A HEARTBROKEN mum who lost her son to a rare form of cancer in 2022 is fighting for ‘increased awareness and funding’ - and almost 50,000 have signed a petition to help reach her goal.
Brandon Hackett, who lived in the town centre, was a ‘fit young lad’ who went to the gym and had a particular interest in weightlifting and powerlifting.
In August 2021, he started to get back pains that got progressively worse.
He, along with his mum, Clare Eager, went to the doctor only to be told that they believed it was just an overworked muscle from the gym.
The pain continued to worsen and physio sessions didn’t work and neither did the stretches he was told to do.
He was eventually diagnosed with Ewing’s sarcoma - a type of cancer that begins as a growth of cells in the bones and mainly affects young people - leaving 19-year-old Brandon and his family devastated.

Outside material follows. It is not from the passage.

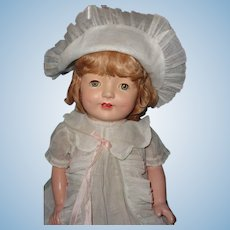 "Large Factory Original 26"" Composition Mama Doll ~ Beautiful Matt Finish ~ Gift Giving Condition"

It left him paralysed from the waist down and he underwent nine months of ‘harsh’ chemotherapy and radiotherapy, endless infections and transfusions.
However, Brandon believed he had the all-clear in June 2022.
Clare, 50, who lives off Dodworth Road, told the Chronicle: “The doctors thought that everything was fine and then in July and August he started to get stronger.
“He was even able to walk on his own without an aide.
“But towards the end of August he started to get some pains in his left shoulder.
“We thought that it might be a blood clot because of his treatment so we went to the doctors and because of his treatment they sent us straight to A and E - he wasn’t very happy about that.
“They did a scan and found sine fluid on his lungs which turned out to be pleural effusion.
“Three weeks later on September 9 he died - he didn’t get to reach his 21st birthday.”
Brandon’s death left a hole in his family’s heart that they won’t be able to fill.
Now, almost two years since Brandon’s death, Clare has started a petition in a bid to raise both awareness and funding for the rare form of cancer.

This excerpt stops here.